A federal judge on Wednesday took the remarkable step of finding probable cause to hold the Trump administration in criminal contempt for violating his order to turn around a pair of El Salvador-bound planes carrying deportees.
Under a 46-page opinion by US District Judge James E. Boasberg, the administration would have several off-ramps for avoiding an actual criminal contempt prosecution against any federal officials or Justice Department lawyers.
The DOJ itself would get first crack at potentially prosecuting the administration’s own people. Under the federal criminal procedure rules, the judge could also step in “in the interest of justice” and appoint an outside council.
More significantly, President Donald Trump’s pardon power would enable him to void any prosecution or its consequences, legal experts told Business Insider.
“Yes, the president’s pardon power does reach criminal contempt prosecutions,” said Margaret Love, a clemency attorney and the US Department of Justice pardon attorney between 1990 and 1997.
“And in fact, his very first pardon during his first term in office was issued in a criminal contempt case,” Love said, referring to former Arizona sheriff Joe Arpaio.
Arpaio was pardoned in 2017 after being found guilty of criminal contempt for violating a 2011 court order in a racial profiling case.

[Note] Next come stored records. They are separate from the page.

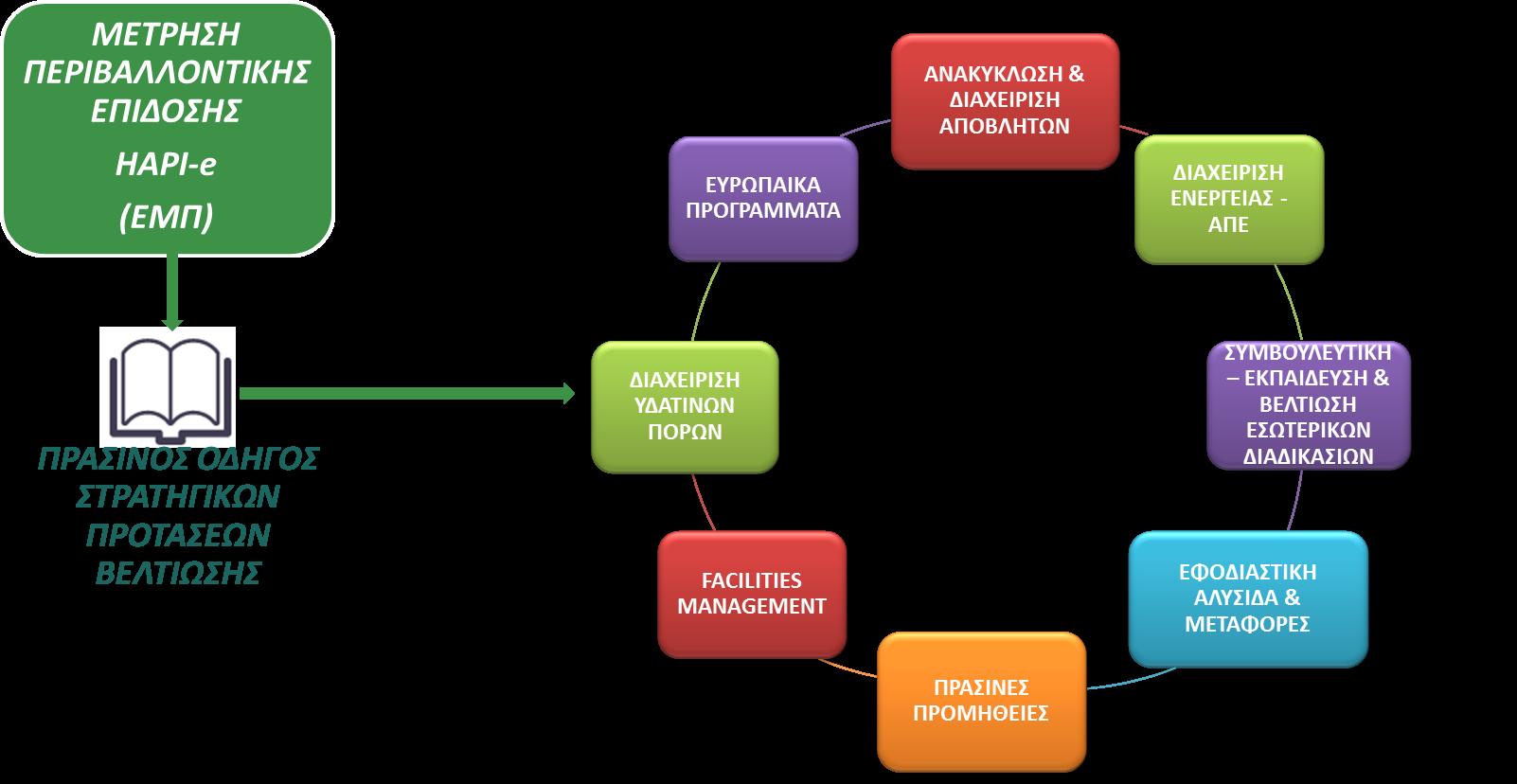 texnika-erga-diagramma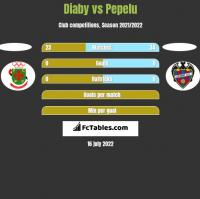 Diaby vs Pepelu h2h player stats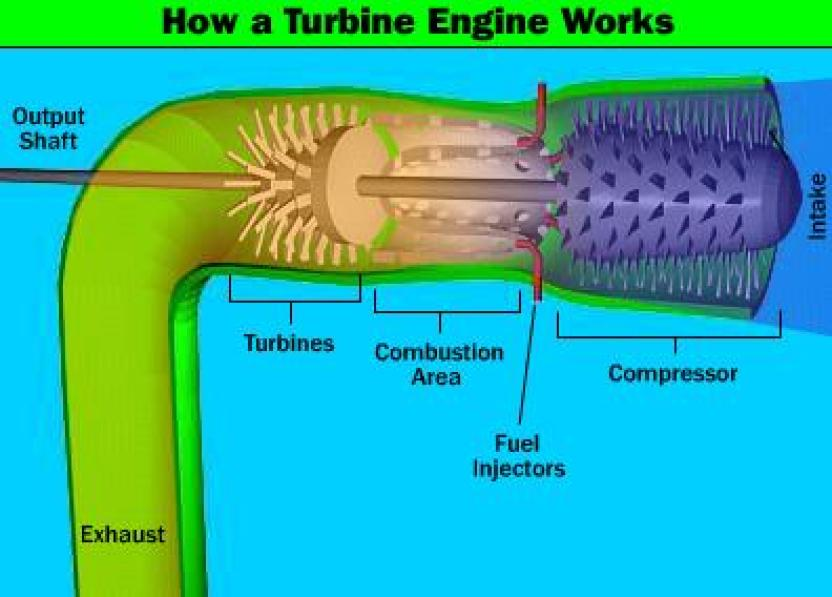 gas_turbine_works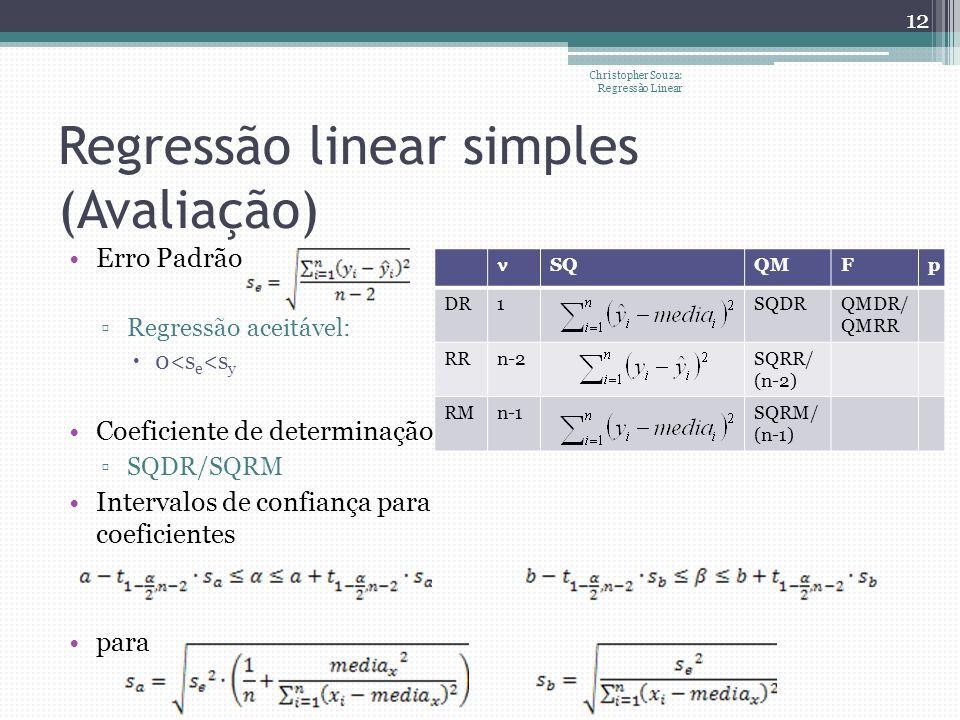 Regressão linear simples (Avaliação) Erro Padrão Regressão aceitável: 0<s e <s y Coeficiente de determinação SQDR/SQRM Intervalos de confiança para co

Wednesday’s decision by Boasberg, who sits in Washington, DC, found that there was probable cause to find the Trump administration exhibited “willful disobedience of judicial orders” for ignoring his order from last month to immediately turn around planes full of deportees headed to an El Salvador prison.
The Trump administration has argued it did not violate the judge’s orders because the planes had already left the United States.
The US Supreme Court vacated Boasberg’s order blocking the deportation and said Texas, not DC, has jurisdiction over deciding if the federal Alien Enemies Act was properly applied in removing the deportees from the country.
Still, that “does not excuse the Government’s violation,” Boasberg wrote Wednesday, in pursuing a possible contempt conviction.
Boasberg in his opinion offered several steps before contempt would be prosecuted.
First, the administration could seek to remedy, or “purge” the violation of the judge’s order, including by recognizing that the White House retains some control over what happens to the deportees, something Trump has so far denied. The deportees could then challenge their detentions in a US court.
The administration could also suggest its own remedy, the judge wrote.
If the administration instead does nothing, the judge would begin the contempt process by determining which administration official or attorney is “responsible” for violating the turn-around order.
If the government failed to assist in naming who is responsible, the judge would make a determination after holding more hearings and seeking input from the detainees’ attorneys, the judge wrote.
“The next step,” the judge wrote, would be for the court to “request that the contempt be prosecuted by an attorney for the government.”
“If the Government ‘declines’ or ‘the interest of justice requires,’ the Court will ‘appoint another attorney to prosecute the contempt,'” the judge wrote, quoting from federal criminal procedure rules.
Trump spokesman Steven Cheung said the administration will appeal Boasberg’s finding.
“The President is 100% committed to ensuring that terrorists and criminal illegal migrants are no longer a threat to Americans and their communities across the country,” Cheung said.